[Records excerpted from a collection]
□ □ □ □ □ □ □
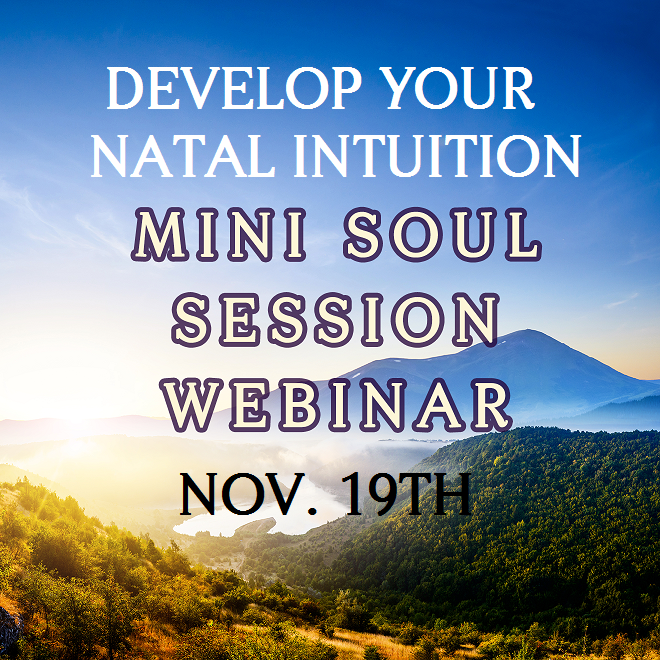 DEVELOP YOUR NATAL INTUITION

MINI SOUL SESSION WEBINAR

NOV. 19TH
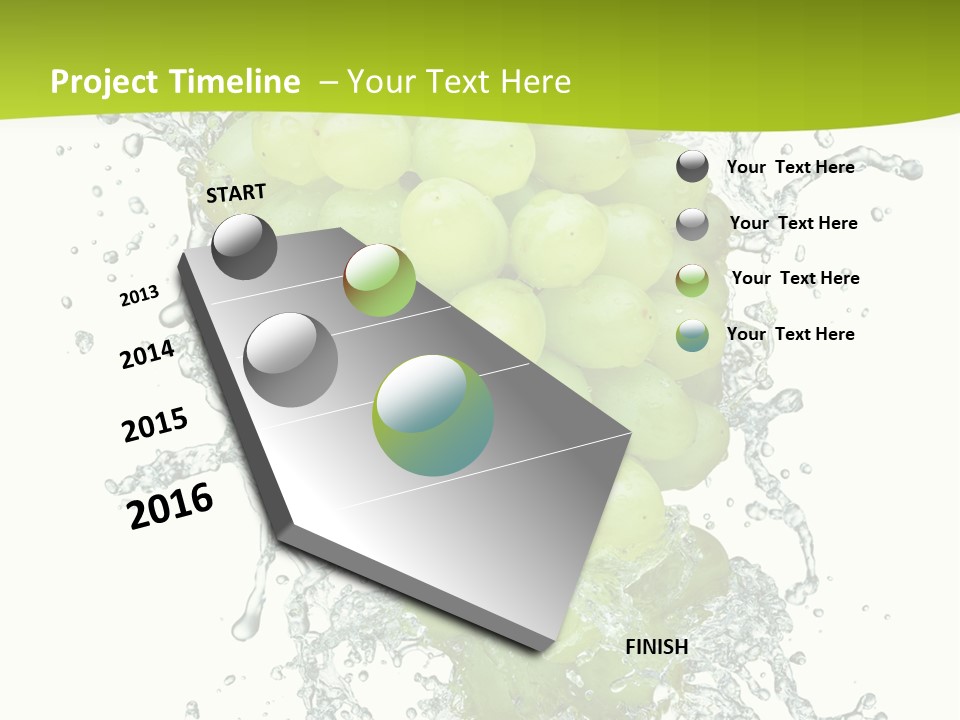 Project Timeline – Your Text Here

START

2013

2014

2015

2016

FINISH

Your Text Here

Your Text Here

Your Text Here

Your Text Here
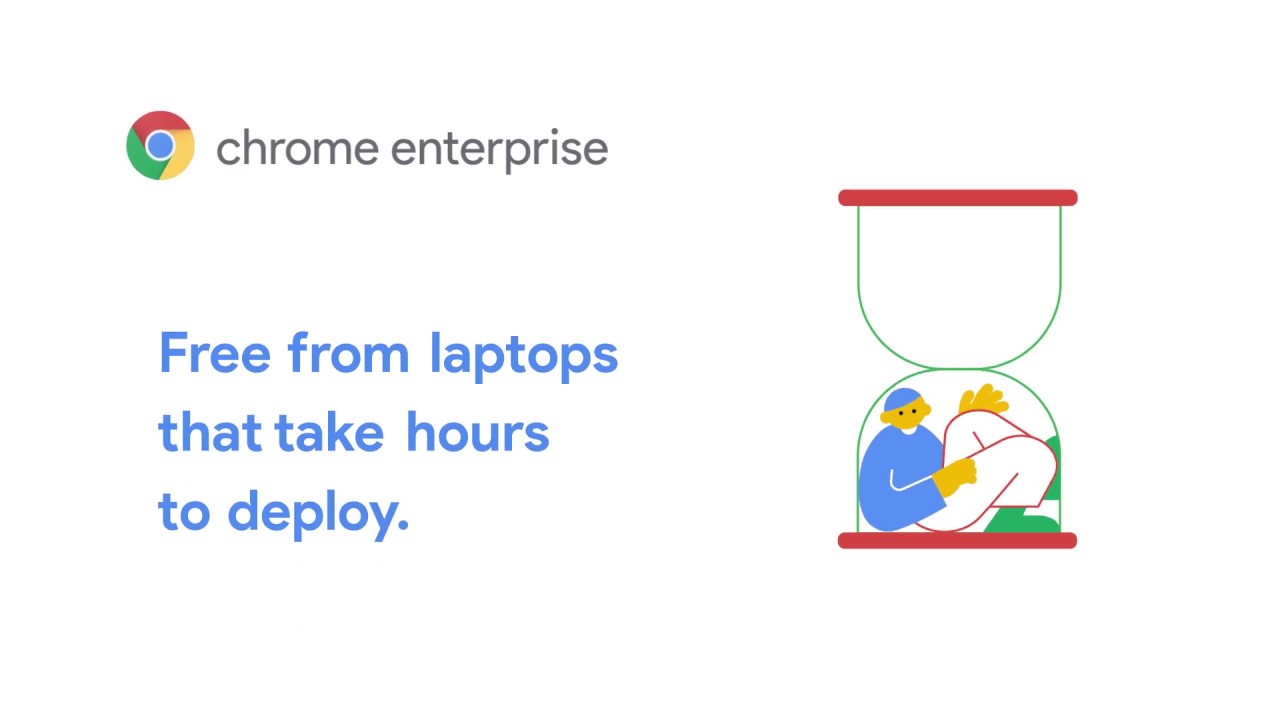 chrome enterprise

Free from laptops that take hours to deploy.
□ □ □ □ □ □ □
* **Exercise prompt**
Output the data exactly. Leave every picture out.

* **Answer space**
 DEVELOP YOUR NATAL INTUITION

MINI SOUL SESSION WEBINAR

NOV. 19TH
 Project Timeline – Your Text Here

START

2013

2014

2015

2016

FINISH

Your Text Here

Your Text Here

Your Text Here

Your Text Here
 chrome enterprise

Free from laptops that take hours to deploy.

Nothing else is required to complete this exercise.